____ RECORDS FOR THIS TASK
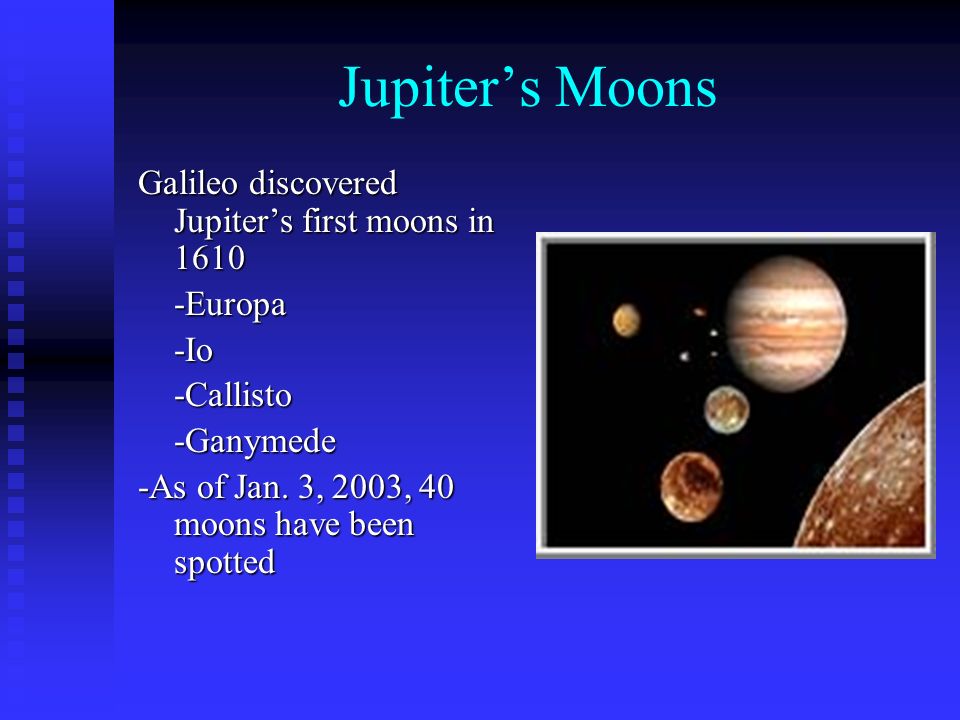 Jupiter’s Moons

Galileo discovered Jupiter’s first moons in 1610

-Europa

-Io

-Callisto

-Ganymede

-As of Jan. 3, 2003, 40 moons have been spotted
________
____ RECORDS FOR THIS TASK
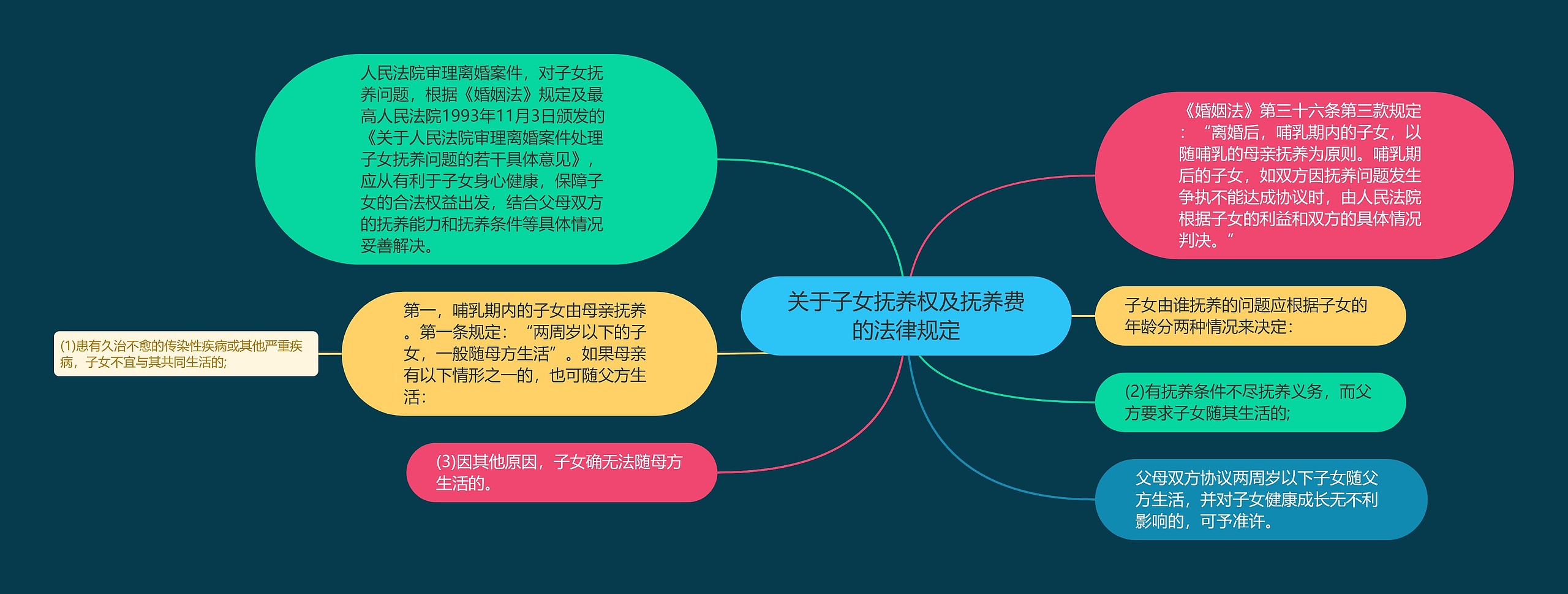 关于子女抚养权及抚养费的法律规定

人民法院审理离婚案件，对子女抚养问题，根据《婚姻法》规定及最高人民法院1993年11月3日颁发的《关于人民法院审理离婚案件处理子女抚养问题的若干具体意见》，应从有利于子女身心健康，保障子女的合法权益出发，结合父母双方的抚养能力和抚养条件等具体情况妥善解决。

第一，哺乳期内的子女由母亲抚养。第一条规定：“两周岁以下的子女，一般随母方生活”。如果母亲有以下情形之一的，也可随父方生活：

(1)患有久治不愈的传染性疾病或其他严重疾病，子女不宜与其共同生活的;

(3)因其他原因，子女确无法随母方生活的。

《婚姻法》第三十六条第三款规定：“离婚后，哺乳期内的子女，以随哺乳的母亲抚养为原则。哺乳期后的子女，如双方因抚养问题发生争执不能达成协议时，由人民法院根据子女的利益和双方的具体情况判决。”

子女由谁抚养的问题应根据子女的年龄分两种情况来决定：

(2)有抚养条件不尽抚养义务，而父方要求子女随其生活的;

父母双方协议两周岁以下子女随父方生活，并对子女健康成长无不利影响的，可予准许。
________
# WORK ITEM
Although pictures appear among the records above, none are to be output; print exactly the lines from the line containing "Jupiter’s Moons" through the line containing "-As of Jan.".

# TASK OUTPUT
 Jupiter’s Moons

Galileo discovered Jupiter’s first moons in 1610

-Europa

-Io

-Callisto

-Ganymede

-As of Jan. 3, 2003, 40 moons have been spotted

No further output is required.